Według ustaleń jej dziennikarzy obie radiostacje w tupolewie były wyłączone. Dlaczego? Bo jak zeznał pilot Grzegorz Pietruczuk i jak zapisano w raporcie komisji Jerzego Millera, zakłócały pracę odbiorników GPS. Mogło to stanowić problem szczególnie w momencie podchodzenia samolotu do lądowania.

Problemy z działaniem obu radiostacji stwierdzono - jak zeznał w prokuraturze Pietruczuk - po tym, jak tupolew wrócił do Polski po remoncie w Samarze w Rosji.

Usterki jednak nie usunięto, choć zdaniem "Gazety Polskiej" kalibracja urządzeń pokładowych zajmuje mniej więcej pół godziny. Tupolew latał więc z wyłączonymi radiostacjami.

Wyłączenie radiostacji nie miało wpływu na prowadzenie akcji poszukiwawczo-ratowniczej w dniu 10.04.2010 r. - napisano w raporcie komisji Millera. Jednak dziennikarze "GP" i tak wyciągają mocne wnioski.

Przede wszystkim podkreślają, że gdyby urządzenia były sprawne, mielibyśmy dokładną godzinę katastrofy z 10 kwietnia 2010 roku. Moglibyśmy również ocenić, jak Rosjanie przeprowadzili akcję ratunkową. Tymczasem musimy polegać na deklaracjach rosyjskich służb.
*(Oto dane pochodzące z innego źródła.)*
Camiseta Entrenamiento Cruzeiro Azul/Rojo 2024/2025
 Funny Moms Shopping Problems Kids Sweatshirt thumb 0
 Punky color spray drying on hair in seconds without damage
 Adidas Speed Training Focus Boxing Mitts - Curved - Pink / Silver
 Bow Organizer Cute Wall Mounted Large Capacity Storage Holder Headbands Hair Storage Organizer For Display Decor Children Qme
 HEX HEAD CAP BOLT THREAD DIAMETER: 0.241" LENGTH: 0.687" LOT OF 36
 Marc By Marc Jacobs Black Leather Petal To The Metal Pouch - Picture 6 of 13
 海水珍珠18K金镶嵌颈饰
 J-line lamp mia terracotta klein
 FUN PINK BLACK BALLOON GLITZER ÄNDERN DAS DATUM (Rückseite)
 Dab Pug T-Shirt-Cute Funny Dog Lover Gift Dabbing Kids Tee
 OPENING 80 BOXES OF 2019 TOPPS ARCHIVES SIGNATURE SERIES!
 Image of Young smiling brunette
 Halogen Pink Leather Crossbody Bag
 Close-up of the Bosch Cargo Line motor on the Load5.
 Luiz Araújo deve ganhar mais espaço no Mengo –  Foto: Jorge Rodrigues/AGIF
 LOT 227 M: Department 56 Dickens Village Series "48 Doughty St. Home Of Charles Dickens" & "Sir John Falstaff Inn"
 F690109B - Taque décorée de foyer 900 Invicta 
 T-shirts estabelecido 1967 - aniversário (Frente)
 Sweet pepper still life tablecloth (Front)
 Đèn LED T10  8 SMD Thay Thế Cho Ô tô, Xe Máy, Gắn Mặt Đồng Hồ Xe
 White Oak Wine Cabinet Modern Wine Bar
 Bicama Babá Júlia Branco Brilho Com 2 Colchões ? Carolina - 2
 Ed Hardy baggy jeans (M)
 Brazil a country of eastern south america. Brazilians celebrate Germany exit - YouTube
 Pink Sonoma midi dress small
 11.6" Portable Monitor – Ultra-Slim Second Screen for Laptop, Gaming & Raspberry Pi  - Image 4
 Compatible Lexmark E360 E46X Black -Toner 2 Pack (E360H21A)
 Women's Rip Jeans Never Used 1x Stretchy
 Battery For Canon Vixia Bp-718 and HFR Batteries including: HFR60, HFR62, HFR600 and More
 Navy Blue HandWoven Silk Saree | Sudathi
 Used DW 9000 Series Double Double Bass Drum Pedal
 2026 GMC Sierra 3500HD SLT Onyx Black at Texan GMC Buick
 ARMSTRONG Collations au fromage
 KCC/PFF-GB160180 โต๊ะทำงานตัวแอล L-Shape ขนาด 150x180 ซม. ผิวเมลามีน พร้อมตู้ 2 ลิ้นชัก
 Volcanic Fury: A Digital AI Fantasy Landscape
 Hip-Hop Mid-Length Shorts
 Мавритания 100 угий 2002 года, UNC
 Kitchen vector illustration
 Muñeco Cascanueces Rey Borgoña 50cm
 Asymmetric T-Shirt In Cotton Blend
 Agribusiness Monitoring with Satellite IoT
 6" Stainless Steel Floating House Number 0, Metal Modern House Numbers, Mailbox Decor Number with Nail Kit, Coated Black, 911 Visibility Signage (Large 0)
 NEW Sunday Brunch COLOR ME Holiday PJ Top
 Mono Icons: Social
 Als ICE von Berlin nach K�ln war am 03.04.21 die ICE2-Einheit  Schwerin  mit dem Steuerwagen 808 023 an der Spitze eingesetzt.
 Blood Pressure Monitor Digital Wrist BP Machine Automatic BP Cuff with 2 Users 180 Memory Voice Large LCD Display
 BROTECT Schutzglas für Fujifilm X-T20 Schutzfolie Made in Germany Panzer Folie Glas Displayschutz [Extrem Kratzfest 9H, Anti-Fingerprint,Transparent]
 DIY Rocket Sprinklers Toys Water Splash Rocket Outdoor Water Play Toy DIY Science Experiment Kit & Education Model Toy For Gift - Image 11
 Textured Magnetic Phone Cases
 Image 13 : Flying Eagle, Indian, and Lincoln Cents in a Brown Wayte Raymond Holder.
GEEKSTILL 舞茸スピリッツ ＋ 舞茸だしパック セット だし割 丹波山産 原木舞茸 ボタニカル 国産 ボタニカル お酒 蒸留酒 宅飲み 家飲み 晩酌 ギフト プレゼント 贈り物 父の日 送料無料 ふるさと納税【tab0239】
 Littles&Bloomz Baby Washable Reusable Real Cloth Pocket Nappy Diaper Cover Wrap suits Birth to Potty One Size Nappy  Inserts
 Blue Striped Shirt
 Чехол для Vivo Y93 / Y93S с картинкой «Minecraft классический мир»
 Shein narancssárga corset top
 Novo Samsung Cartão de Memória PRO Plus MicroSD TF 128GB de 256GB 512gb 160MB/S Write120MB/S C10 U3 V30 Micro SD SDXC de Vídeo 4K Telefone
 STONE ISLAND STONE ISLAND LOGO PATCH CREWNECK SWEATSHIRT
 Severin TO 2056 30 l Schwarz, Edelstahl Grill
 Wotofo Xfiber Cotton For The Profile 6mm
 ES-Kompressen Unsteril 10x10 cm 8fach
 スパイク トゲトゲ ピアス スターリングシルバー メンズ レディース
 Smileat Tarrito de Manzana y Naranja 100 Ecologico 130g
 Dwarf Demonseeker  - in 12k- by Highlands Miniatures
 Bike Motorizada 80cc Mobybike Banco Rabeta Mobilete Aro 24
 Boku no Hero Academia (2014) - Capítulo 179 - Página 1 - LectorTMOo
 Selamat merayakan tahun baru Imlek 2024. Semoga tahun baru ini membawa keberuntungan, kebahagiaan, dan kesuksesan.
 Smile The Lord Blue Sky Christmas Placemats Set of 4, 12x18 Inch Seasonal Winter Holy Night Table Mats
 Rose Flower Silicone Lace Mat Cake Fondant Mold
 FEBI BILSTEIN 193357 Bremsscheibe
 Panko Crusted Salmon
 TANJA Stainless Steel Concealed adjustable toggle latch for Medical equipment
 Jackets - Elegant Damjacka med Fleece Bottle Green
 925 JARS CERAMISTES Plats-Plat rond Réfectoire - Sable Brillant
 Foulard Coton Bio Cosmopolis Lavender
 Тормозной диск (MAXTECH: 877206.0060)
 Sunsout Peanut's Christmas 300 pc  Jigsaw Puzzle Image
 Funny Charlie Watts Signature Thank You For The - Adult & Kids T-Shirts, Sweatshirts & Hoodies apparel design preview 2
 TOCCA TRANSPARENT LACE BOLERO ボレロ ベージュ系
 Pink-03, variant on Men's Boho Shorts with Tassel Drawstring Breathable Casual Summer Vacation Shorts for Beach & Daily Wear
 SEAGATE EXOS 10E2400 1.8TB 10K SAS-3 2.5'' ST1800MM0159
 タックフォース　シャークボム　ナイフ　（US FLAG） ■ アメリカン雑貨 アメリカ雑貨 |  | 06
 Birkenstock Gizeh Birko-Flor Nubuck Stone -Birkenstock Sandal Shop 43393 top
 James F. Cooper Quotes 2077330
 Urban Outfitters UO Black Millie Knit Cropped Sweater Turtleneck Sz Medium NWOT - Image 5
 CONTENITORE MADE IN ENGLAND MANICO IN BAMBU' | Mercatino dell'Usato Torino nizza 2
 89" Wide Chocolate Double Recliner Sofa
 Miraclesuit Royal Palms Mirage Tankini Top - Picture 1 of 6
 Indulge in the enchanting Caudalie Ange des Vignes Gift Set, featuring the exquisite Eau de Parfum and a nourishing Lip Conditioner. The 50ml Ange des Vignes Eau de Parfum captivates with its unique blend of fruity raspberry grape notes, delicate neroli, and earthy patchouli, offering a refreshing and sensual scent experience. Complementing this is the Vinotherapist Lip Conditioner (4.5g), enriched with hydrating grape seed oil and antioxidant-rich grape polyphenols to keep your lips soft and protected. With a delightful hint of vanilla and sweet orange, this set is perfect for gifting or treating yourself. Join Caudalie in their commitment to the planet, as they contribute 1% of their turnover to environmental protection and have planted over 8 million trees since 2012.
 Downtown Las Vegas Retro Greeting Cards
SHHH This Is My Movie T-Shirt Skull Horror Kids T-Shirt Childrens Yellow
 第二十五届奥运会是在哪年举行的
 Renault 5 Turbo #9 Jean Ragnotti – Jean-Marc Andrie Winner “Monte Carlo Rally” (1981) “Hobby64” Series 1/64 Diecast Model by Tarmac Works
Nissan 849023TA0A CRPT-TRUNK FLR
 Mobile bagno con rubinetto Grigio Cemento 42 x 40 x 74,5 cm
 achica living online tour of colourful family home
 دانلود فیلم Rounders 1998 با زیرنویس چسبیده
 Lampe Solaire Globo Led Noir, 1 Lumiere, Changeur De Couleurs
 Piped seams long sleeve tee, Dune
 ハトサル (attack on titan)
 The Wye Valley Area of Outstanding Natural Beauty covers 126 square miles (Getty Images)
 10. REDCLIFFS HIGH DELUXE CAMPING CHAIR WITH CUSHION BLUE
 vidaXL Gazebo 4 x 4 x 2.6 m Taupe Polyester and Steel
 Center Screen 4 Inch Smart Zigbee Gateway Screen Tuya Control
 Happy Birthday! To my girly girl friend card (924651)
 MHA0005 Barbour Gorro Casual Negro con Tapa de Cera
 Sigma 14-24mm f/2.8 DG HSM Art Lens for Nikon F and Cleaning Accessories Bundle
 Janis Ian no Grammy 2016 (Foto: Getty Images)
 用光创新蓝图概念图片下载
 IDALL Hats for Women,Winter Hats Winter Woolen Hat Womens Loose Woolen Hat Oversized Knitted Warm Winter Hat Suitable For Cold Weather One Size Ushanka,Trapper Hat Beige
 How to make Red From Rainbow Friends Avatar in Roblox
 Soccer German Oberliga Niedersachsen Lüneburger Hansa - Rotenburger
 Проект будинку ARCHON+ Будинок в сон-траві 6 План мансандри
Być może Rosjanie w Samarze zepsuli radiostację, by potem manipulować czasem katastrofy - zastanawia się w "Gazecie Polskiej" tajemniczy ekspert, którego tożsamości dziennikarze nie chcą podać. I podkreśla, że najpierw przekonywano, iż samolot spadł o godzinie 8:56 czasu polskiego, a potem, że o 8:41.